Provided data →
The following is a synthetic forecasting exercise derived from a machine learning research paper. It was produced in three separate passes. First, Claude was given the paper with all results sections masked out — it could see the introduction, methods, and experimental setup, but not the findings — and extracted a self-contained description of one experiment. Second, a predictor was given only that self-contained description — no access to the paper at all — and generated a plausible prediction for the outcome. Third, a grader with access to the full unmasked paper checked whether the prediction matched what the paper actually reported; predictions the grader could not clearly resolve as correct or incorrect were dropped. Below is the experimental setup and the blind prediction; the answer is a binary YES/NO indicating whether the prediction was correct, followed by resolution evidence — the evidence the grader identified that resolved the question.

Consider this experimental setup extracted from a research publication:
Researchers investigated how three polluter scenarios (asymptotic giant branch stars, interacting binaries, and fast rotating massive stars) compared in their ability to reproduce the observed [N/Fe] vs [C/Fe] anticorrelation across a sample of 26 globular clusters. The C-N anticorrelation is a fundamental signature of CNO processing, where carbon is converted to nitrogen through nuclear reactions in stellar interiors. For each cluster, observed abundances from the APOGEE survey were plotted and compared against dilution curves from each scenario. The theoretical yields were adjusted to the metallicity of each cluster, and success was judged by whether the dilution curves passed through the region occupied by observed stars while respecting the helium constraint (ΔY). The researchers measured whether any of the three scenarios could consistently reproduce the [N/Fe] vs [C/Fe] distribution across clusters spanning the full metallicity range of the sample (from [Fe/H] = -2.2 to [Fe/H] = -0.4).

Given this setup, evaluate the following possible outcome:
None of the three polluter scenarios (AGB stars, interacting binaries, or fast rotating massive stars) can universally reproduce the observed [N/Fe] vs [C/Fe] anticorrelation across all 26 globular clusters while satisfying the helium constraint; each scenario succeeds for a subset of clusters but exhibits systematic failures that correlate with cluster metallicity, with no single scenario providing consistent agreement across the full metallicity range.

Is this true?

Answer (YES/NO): YES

Problem details → Restate the listing word for word, but only from its first line through the line with "Given this setup, evaluate", keeping both end lines.

Task result →
The following is a synthetic forecasting exercise derived from a machine learning research paper. It was produced in three separate passes. First, Claude was given the paper with all results sections masked out — it could see the introduction, methods, and experimental setup, but not the findings — and extracted a self-contained description of one experiment. Second, a predictor was given only that self-contained description — no access to the paper at all — and generated a plausible prediction for the outcome. Third, a grader with access to the full unmasked paper checked whether the prediction matched what the paper actually reported; predictions the grader could not clearly resolve as correct or incorrect were dropped. Below is the experimental setup and the blind prediction; the answer is a binary YES/NO indicating whether the prediction was correct, followed by resolution evidence — the evidence the grader identified that resolved the question.

Consider this experimental setup extracted from a research publication:
Researchers investigated how three polluter scenarios (asymptotic giant branch stars, interacting binaries, and fast rotating massive stars) compared in their ability to reproduce the observed [N/Fe] vs [C/Fe] anticorrelation across a sample of 26 globular clusters. The C-N anticorrelation is a fundamental signature of CNO processing, where carbon is converted to nitrogen through nuclear reactions in stellar interiors. For each cluster, observed abundances from the APOGEE survey were plotted and compared against dilution curves from each scenario. The theoretical yields were adjusted to the metallicity of each cluster, and success was judged by whether the dilution curves passed through the region occupied by observed stars while respecting the helium constraint (ΔY). The researchers measured whether any of the three scenarios could consistently reproduce the [N/Fe] vs [C/Fe] distribution across clusters spanning the full metallicity range of the sample (from [Fe/H] = -2.2 to [Fe/H] = -0.4).

Given this setup, evaluate the following possible outcome:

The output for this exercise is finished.